Do you think that was overkill on the salting (7 days worth)? Should it have been salted only once at the un-molding stage and then just turned and aged for 30 days as is?
A. This could be a couple of things. Your salting sounds a bit overzealous. We usually recommend salting every other day for 7-10 days. (For a half to three quarter pound cheese, maybe 1/2 tsp each time.)
Also, the ricotta going into the form should have good moisture. Otherwise, the salt does not form a brine and move into the cheese. Your salt crust may be an indication of this. If it seems too dry, perhaps you are cooking too long. A good Salata will never taste heavily salted.
Low Salt Diet
Q. I just purchased two of your cheese making kits today for the first time, Basic Cheese Making Kit and Mozzarella & Ricotta Kit. I bought them primarily so that I might have some control over the quantity of salt added, as my husband has recently been put on a very restricted sodium diet and store-bought cheese is loaded. Swiss is the lowest, but that becomes a little tiresome after a while.

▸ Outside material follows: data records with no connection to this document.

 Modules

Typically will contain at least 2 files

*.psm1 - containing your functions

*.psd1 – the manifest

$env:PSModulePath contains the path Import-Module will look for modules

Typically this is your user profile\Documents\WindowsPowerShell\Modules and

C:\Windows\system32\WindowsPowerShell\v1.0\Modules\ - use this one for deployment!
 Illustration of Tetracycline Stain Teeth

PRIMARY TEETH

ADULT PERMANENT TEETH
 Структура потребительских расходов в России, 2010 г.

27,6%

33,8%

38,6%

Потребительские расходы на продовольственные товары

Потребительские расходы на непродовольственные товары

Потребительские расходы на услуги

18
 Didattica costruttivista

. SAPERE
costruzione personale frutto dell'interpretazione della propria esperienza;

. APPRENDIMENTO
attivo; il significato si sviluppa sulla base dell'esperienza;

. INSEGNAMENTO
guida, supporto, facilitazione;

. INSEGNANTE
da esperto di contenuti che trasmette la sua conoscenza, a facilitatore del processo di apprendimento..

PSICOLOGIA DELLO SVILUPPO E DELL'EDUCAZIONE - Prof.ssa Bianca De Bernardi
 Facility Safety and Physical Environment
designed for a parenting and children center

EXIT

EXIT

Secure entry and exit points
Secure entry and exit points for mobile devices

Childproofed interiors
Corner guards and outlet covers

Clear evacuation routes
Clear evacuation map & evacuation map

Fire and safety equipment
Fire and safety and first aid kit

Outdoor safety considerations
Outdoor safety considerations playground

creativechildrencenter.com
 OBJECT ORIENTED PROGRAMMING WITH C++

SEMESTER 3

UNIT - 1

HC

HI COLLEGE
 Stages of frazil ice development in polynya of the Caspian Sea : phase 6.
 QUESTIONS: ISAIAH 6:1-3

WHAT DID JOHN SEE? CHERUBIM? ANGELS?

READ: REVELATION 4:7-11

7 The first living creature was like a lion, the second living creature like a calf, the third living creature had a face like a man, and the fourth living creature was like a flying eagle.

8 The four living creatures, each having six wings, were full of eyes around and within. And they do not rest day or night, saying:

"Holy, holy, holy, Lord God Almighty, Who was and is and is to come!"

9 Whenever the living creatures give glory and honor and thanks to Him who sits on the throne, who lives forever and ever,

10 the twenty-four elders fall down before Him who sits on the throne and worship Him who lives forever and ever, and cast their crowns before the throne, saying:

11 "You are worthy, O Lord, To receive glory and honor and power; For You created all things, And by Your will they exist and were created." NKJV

Most of the recipes seem to include salt, including Colby, which says to add 2 tablespoons, and the end result is 2 pounds of cheese. That amounts to 375 mg of sodium for a 1-ounce portion, which is even higher than a lot of the store bought ones! Is there a way I can reduce the salt without compromising the end results?
A. Unfortunately, salt is a functional aspect of cheese making. Its role is to help the cultures work at a point in the process. This is required to limit the acid production of the culture. Normally, the amount given is 2% of the cheese weight but 25% of that or more runs off as brine.
That said, you can make mozzarella and any of the soft cheeses without salt. If there is no culture and no aging involved, you can leave it out (however, the taste will be very bland). Many folks use herbs as a substitute.